___ Material supplied ___
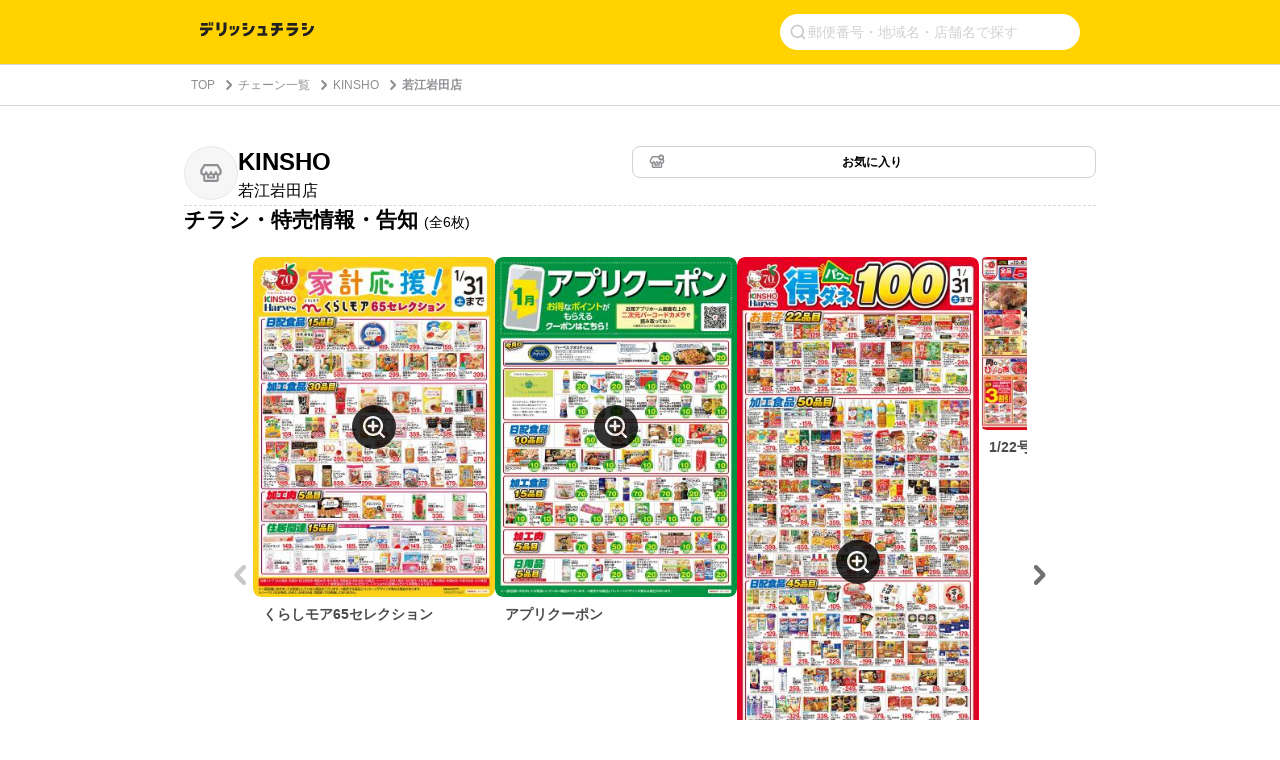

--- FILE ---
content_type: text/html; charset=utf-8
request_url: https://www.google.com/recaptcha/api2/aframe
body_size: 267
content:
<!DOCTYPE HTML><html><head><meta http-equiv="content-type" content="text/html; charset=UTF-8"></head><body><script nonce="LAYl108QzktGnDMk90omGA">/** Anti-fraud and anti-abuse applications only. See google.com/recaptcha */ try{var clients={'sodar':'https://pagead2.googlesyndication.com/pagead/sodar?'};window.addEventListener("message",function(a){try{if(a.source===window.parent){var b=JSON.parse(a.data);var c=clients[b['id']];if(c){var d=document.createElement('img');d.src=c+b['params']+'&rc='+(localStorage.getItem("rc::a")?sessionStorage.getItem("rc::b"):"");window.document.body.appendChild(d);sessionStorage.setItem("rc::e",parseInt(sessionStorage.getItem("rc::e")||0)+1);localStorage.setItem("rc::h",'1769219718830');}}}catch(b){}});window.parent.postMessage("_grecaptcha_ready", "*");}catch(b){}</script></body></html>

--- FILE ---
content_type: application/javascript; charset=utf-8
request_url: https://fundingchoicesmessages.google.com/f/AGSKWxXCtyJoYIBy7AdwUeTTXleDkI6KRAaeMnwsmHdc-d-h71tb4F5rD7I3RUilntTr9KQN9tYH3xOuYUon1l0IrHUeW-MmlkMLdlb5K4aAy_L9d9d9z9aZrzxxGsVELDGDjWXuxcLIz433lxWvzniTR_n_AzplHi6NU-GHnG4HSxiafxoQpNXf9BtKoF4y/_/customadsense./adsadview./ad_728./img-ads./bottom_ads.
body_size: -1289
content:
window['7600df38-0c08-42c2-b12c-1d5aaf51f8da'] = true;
___
___ Material supplied ___
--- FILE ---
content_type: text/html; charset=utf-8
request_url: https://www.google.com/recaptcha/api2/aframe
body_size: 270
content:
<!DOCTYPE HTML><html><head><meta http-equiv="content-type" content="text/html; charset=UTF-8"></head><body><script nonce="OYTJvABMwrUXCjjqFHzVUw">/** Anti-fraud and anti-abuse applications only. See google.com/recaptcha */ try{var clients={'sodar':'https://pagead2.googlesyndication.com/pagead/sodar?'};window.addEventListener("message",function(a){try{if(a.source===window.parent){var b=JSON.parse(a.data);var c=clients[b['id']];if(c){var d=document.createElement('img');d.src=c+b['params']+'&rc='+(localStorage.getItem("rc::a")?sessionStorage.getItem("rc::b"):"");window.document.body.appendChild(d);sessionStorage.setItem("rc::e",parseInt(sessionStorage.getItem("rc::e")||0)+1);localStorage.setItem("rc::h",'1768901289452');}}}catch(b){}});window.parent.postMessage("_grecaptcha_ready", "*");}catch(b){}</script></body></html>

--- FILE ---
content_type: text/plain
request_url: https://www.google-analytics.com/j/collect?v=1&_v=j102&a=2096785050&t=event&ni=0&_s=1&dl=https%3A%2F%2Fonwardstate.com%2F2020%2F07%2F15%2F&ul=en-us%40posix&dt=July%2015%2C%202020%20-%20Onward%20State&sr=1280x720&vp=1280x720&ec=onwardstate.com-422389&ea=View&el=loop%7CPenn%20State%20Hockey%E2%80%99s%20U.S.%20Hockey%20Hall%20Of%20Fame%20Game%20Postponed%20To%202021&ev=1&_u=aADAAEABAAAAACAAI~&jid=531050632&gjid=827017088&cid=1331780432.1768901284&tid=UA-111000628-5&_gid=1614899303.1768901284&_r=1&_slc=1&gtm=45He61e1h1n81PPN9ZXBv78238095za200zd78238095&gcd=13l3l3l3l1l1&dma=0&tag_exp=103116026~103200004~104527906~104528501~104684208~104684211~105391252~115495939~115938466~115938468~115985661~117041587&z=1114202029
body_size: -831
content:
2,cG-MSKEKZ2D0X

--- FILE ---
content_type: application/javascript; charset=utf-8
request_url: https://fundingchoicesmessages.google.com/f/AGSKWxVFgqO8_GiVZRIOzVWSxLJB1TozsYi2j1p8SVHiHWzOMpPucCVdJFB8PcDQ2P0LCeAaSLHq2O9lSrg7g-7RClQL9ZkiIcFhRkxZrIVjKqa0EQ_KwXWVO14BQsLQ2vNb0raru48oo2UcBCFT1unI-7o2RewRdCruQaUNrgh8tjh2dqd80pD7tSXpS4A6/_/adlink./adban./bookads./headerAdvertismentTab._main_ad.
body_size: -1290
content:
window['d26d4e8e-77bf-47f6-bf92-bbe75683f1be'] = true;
___
Would you copy out exactly the lines above that start at the one containing "body_size: -1290" and end at the one containing "window['d26d4e8e-77bf-47f6-bf92-bbe75683f1be'] = true;", inclusive?

* Exercise result:
body_size: -1290
content:
window['d26d4e8e-77bf-47f6-bf92-bbe75683f1be'] = true;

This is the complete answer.